Lack of sex and a resultant slump in the birth rate is seen as a national crisis in Singapore, one of the world's wealthiest countries. Women are having an average of just 1.4 children, against the 2.1 demographers say is necessary for a population to replace itself. The government there has tried a variety of schemes to boost sexual activity, from tax breaks for married couples to a speed-dating service sponsored by an official government matchmaking agency, the Social Development Unit.

But Professor Victor Goh, from the Department of Obstetrics and Gynaecology at the National University of Singapore, in a 2002 study of 133 men and 460 women aged 30-70 found Singaporeans aged 30-40 still have sex only some six times a month, and from 41-55 four times. ‘At the end of the day, when all their other responsibilities have been fulfilled, Singaporeans just feel too tried to perform,' reported Professor Goh. Yet his research showed that most Singaporeans were happy with this. Only 25 per cent of men and 10 per cent of women under 40 said they wanted more sex.

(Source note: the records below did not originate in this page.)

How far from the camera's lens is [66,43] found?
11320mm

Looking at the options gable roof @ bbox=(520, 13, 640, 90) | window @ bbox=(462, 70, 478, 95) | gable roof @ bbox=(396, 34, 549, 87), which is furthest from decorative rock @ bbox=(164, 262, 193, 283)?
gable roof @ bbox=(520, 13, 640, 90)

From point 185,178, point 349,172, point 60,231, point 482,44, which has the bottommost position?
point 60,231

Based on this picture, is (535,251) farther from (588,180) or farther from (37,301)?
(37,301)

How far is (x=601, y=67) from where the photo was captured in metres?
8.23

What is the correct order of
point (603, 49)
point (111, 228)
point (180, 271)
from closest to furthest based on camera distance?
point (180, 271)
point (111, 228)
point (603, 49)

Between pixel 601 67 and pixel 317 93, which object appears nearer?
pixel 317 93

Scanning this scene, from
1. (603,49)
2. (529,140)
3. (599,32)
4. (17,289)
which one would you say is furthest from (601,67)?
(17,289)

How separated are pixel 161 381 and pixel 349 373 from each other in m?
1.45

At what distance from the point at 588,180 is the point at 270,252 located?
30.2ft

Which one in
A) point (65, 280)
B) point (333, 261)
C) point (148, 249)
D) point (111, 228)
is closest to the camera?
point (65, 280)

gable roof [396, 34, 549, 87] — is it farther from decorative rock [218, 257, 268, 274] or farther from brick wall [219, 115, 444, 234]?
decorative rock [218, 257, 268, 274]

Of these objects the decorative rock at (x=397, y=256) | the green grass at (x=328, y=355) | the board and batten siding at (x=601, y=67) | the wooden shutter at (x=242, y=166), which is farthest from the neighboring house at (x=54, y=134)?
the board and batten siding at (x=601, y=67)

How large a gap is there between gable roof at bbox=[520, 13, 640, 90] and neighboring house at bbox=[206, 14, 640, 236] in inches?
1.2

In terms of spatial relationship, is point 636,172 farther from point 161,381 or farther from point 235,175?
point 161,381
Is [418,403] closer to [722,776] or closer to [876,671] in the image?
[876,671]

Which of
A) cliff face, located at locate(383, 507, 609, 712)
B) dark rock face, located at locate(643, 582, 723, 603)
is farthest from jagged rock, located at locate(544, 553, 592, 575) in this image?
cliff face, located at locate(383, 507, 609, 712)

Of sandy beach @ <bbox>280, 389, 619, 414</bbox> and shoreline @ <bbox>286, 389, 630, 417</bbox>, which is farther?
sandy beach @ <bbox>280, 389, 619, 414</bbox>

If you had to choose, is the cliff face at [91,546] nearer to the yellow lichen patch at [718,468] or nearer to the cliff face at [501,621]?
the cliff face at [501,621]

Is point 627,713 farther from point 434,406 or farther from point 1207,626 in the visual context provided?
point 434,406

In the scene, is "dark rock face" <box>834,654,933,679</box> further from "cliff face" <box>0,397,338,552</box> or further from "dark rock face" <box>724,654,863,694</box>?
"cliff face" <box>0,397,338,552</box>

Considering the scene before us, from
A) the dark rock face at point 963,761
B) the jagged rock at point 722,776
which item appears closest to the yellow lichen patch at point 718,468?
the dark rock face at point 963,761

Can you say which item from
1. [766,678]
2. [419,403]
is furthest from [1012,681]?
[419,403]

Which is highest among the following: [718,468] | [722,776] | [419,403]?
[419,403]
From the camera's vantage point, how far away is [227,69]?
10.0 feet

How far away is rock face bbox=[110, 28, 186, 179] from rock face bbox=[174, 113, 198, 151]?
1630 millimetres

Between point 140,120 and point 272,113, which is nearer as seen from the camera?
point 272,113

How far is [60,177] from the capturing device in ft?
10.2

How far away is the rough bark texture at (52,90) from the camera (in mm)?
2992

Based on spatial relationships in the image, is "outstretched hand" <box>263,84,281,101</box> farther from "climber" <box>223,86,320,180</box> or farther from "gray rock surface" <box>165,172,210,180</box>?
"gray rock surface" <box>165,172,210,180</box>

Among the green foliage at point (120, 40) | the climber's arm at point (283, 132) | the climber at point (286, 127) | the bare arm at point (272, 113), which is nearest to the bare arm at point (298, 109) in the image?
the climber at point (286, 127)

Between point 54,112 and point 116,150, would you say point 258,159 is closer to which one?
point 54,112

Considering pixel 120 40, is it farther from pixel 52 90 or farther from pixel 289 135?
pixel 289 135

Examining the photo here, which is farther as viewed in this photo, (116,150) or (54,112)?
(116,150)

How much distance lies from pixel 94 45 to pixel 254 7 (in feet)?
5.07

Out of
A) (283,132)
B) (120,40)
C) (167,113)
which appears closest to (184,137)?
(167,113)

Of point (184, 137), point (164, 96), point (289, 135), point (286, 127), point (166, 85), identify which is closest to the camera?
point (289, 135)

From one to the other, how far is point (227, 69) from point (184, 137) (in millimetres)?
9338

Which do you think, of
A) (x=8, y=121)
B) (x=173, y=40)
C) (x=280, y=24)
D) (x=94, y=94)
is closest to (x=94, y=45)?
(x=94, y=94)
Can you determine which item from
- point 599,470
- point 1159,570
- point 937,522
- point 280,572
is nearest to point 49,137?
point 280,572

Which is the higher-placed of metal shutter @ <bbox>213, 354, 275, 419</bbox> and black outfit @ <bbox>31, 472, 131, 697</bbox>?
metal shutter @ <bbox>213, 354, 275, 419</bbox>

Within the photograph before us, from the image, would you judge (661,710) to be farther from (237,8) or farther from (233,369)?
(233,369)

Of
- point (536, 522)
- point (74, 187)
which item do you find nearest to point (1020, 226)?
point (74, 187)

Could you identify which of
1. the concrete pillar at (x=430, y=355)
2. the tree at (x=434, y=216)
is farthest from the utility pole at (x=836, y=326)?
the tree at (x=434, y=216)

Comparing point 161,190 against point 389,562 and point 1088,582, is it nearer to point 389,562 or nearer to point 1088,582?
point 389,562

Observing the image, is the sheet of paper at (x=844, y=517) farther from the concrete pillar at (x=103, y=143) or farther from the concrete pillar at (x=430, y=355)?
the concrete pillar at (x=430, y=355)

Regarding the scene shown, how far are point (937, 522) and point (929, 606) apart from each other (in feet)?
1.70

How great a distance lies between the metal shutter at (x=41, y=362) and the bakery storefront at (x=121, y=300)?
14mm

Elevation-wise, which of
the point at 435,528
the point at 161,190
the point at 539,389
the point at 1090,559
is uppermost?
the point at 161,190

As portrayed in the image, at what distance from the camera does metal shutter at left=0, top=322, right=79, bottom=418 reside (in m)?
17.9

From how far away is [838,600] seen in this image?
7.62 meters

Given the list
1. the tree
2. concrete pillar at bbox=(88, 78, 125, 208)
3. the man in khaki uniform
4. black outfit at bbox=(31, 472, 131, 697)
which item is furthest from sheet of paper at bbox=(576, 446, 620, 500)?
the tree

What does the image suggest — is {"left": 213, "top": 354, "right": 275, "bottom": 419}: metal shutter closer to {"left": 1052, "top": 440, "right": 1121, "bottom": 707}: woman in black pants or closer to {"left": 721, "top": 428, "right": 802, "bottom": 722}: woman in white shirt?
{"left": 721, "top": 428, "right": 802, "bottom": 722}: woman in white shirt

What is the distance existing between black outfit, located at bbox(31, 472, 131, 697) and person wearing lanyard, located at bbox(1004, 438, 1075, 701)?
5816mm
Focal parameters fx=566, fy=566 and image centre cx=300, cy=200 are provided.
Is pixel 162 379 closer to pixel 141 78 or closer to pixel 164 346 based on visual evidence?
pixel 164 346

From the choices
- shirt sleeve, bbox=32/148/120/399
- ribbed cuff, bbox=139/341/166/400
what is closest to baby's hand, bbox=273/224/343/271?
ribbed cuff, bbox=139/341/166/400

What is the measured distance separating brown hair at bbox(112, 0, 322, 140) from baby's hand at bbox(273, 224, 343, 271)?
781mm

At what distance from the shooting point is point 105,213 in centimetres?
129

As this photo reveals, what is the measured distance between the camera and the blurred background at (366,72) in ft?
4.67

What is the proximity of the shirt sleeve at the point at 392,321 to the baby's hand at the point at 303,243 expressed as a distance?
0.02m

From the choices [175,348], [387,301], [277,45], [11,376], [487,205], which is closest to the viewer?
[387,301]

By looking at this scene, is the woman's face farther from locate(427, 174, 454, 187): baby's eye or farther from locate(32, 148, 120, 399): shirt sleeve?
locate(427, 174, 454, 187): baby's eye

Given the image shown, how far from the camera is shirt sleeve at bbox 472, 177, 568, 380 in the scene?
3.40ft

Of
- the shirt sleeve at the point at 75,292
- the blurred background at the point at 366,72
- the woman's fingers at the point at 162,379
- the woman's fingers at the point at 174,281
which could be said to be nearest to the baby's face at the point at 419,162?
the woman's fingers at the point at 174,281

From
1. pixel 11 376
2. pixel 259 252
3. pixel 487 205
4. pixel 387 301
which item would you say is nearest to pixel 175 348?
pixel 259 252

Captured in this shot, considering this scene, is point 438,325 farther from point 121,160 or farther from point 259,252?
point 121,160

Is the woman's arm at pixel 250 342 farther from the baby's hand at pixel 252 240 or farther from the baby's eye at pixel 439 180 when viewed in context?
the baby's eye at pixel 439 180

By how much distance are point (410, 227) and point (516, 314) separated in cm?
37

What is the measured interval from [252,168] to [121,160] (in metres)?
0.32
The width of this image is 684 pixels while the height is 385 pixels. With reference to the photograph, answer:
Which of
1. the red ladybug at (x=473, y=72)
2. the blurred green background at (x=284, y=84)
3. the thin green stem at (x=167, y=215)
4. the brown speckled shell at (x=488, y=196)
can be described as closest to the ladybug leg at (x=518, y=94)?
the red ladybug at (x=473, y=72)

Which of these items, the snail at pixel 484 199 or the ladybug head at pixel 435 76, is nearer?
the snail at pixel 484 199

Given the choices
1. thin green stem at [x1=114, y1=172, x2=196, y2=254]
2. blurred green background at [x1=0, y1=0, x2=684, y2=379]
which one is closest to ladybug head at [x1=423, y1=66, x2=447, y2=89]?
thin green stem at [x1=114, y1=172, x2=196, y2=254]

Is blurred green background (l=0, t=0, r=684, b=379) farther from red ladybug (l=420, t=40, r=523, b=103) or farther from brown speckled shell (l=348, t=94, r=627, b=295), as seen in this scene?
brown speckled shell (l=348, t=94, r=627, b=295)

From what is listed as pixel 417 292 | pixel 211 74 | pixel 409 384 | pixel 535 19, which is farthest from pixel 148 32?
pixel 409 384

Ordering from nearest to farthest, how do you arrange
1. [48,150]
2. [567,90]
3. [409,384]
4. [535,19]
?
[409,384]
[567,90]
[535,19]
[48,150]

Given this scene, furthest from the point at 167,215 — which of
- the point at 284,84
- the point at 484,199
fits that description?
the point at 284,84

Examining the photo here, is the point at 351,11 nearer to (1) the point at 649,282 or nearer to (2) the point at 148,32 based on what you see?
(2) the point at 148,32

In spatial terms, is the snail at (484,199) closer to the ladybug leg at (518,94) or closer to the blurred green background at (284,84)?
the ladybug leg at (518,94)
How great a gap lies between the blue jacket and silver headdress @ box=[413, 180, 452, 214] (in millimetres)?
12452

The problem even pervades societies thought of as being more sensual than most. The top sexual problem reported in Hawaii in 2002, according to an article in the
Honolulu Advertiser
, was women confessing to therapists that they are too tired for sex. In Italy, the polling institution IPSA has found women allowing less than an hour for lovemaking every fifteen days and 40 per cent of wives unhappy in their marriages. The spectre of the Platonic marriage is as common in India and the Indian diaspora, according to
Desi Match Maker
, a web magazine on marriage for South Asians living in the US. Professor Aroona Broota, a clinical psychologist at Delhi University, comments on the site that long-term lack of
sex can become a self-fulfilling prophecy: ‘Infrequency leads to a fear of performance. People forget a marriage is about partnership.'

In Australia expectations of sexual delight have a habit of disappointing people. Dr Rosie King, speaking to the
Sydney Morning Herald
in 2001, talked about what she saw as a new myth that everybody must want and enjoy sex, twenty-four hours a day, seven days a week, and the perception that sex is an Olympic sport where everybody should go for gold on every occasion. ‘People can get uptight about their sense of entitlement to sex,' commented Dr King. ‘It's a bit like salaries. Everyone thinks everyone else is getting more than they are.'

Despite such evidence that there is no great evolutionary call for better and more rampant sex, it is conceivable that, five million years down the evolutionary road, both human genders could be evolving a mechanically more efficient orgasmic response, with women better adapted to receive orgasmic pleasure and males developing, after generations of cultural pressure, the ability to slow down their hair-trigger ejaculatory mechanism. There is an argument that the species would benefit from bodies better built for sexual pleasure; an equal, speedy sexual response, whereby the majority of humans could copulate face-to-face and both sexes orgasm swiftly, reliably and simultaneously, would arguably be as beneficial a development as the entire world population speaking a common language.

What, on the other hand, do we
really
have by way of demonstration that our practice and appreciation of orgasm have improved significantly – or that the sex experts of today are not disseminating as much nonsense as they were fifty, a hundred, or a thousand years ago? And if they are, what unimagined and untold damage could we be doing to ourselves by believing we finally know ‘everything we ever wanted to know about sex but were afraid to ask'?